- SOURCE:
━━━━━━━━━━━━━━━━━━━━━━━━━━━━━━

SHA-1 collision expected within a year

Bruce Schneier predicts we’ll see the first SHA-1 hash collision within a year, based on recent cryptanalytic results:

Bruce Schneier: Ever Better Cryptanalytic Results Against SHA-1

In other words, systems relying on the lack of collisions in SHA-1 (such as BitTorrent) for correct operation will start having interesting bugs in the next year, as I predicted in 2003.

I updated The code monkey’s guide to cryptographic hash functions (and moved it to my own web site). I also created a summary page of my writings on cryptographic hashes, including the most up-to-date version of the “Breakout Chart” of cryptographic hash life cycles.

[Humorous hyperbole deleted since humor + intertubes = fail.] I don’t think it made sense to write this paper, since I don’t think anyone changed their software as a result of reading it, and it didn’t have a positive effect for me personally either.

[Added so the comments don’t fill up with git-related flamewars.] Git and rsync are fine, as are any hash-based systems which only allow trusted users to add data to the system. (Trusted not to deliberately add colliding inputs, that is.) BitTorrent, Venti, CAS-based shared caches, and anything else which allows potentially malicious users to add data to the system is another story.

━━━━━━━━━━━━━━━━━━━━━━━━━━━━━━

- WHAT YOU WILL DO:
**A)** Repeat the part of the post about SHA-1 collisions that opens with the words containing "I updated The" and closes with "me personally either.".
**B)** Summarize the post about SHA-1 collisions in two sentences.
The records have nothing to do with this.

- DATA RECORDS:
━━━━━━━━━━━━━━━━━━━━━━━━━━━━━━

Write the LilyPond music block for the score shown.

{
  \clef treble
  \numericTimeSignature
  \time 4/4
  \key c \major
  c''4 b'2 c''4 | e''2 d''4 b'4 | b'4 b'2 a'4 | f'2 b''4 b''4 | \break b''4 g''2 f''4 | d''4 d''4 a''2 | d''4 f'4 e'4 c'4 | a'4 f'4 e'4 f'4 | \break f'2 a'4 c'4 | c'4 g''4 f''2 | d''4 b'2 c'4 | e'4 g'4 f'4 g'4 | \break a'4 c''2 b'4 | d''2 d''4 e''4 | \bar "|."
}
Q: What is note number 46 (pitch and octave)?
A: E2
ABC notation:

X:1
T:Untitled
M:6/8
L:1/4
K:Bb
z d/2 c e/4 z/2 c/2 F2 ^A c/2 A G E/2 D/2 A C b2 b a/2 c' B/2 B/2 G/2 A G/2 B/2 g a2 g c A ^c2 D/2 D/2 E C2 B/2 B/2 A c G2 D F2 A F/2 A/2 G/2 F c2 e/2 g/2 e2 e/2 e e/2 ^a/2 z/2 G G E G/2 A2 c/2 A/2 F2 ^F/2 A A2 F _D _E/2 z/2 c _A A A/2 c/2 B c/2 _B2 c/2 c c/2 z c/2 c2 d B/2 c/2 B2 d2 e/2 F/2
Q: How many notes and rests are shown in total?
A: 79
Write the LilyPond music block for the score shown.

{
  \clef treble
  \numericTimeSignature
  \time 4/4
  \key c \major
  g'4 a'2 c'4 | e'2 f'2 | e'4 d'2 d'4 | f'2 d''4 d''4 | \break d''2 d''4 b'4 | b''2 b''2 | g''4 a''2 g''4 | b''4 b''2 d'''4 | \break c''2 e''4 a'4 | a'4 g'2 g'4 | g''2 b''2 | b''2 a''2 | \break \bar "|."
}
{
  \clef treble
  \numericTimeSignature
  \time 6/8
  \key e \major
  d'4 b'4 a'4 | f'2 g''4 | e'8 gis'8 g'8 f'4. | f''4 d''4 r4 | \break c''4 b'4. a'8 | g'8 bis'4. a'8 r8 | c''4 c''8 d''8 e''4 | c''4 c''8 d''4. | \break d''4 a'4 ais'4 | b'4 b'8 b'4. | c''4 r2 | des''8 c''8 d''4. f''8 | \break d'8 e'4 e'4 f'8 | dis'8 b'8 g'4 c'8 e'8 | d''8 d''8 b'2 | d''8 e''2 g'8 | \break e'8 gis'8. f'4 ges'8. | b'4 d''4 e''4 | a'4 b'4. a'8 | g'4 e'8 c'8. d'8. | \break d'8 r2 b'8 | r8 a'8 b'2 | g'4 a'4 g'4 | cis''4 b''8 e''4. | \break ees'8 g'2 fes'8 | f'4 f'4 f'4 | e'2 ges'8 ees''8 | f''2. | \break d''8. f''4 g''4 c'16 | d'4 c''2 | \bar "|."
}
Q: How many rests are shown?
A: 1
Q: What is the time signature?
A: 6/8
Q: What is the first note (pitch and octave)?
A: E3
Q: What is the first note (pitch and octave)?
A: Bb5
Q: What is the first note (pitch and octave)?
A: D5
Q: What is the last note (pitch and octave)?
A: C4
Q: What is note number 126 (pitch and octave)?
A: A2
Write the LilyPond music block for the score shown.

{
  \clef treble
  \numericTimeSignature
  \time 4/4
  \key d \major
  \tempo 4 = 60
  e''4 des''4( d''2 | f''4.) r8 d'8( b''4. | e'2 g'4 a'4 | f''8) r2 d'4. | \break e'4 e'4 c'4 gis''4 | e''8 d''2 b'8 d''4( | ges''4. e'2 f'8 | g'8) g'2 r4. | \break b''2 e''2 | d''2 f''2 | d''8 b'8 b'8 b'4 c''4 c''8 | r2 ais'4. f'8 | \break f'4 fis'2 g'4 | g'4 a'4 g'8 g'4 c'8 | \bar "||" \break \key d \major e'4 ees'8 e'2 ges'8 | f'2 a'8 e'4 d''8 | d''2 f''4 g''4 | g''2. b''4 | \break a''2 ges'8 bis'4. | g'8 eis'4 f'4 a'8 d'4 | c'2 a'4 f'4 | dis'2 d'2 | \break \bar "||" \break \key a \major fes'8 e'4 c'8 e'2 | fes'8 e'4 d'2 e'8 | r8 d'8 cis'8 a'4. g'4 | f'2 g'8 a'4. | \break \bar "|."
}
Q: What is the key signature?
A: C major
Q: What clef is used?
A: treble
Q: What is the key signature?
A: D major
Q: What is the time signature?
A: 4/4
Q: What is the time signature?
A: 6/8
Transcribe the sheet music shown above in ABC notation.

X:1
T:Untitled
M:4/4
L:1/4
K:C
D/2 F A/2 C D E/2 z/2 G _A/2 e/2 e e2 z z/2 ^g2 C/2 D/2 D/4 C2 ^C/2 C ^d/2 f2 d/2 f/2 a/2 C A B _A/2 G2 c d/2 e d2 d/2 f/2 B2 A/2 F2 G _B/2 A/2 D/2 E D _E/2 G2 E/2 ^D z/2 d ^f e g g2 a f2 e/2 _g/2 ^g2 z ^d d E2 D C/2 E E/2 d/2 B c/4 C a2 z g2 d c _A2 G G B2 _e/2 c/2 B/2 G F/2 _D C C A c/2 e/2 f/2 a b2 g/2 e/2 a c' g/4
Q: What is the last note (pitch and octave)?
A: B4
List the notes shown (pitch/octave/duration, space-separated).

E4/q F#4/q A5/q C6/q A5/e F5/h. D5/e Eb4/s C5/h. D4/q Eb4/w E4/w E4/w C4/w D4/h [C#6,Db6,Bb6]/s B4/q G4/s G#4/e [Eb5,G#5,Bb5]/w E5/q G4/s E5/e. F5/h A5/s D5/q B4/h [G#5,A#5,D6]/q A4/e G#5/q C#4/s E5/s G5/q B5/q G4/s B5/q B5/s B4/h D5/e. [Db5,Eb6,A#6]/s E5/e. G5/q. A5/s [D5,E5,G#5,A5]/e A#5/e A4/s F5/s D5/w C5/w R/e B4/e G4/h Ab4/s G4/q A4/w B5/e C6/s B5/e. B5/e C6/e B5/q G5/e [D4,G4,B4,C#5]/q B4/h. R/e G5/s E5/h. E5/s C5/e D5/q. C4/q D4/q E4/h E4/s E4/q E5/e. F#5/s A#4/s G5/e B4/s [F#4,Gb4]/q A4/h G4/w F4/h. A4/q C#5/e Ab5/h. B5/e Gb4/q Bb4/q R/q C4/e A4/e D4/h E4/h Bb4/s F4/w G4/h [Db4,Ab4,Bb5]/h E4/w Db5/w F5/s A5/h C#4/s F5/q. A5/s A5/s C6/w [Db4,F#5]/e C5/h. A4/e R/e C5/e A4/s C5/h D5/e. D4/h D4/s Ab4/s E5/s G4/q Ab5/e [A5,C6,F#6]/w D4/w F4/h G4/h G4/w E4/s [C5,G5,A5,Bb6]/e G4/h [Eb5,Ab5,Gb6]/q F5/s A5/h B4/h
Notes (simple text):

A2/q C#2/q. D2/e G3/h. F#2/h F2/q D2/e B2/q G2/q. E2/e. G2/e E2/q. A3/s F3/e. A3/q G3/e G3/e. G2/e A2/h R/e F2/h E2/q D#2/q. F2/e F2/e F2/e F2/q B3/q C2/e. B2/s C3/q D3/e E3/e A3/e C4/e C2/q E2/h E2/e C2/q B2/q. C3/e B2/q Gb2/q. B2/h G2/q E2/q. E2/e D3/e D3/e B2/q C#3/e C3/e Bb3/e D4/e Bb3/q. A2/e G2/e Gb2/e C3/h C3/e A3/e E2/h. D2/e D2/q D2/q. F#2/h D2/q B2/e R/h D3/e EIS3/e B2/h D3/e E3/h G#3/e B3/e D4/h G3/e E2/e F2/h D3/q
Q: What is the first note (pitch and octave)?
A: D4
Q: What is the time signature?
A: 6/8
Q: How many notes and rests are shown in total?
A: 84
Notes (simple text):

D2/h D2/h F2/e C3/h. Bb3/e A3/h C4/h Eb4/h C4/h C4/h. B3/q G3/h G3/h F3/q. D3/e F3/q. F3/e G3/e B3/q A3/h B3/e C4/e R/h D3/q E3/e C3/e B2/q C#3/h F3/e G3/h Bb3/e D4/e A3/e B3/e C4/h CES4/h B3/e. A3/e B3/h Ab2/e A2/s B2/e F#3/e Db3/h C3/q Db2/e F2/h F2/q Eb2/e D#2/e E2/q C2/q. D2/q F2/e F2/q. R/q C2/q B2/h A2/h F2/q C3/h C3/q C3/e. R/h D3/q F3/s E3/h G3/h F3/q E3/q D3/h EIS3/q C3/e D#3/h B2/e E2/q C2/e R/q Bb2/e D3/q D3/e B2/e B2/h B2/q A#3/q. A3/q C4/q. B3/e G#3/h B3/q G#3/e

━━━━━━━━━━━━━━━━━━━━━━━━━━━━━━

- ANSWERS FOR THE EXERCISE:
**A)**
I updated The code monkey’s guide to cryptographic hash functions (and moved it to my own web site). I also created a summary page of my writings on cryptographic hashes, including the most up-to-date version of the “Breakout Chart” of cryptographic hash life cycles.

[Humorous hyperbole deleted since humor + intertubes = fail.] I don’t think it made sense to write this paper, since I don’t think anyone changed their software as a result of reading it, and it didn’t have a positive effect for me personally either.

**B)** Based on recent cryptanalytic results, Bruce Schneier predicts the first SHA-1 hash collision within a year, which means systems like BitTorrent that depend on SHA-1 having no collisions will start having bugs. Git and rsync are fine because only trusted users add data to them, but BitTorrent, Venti, CAS-based shared caches and other systems that let potentially malicious users add data are another story.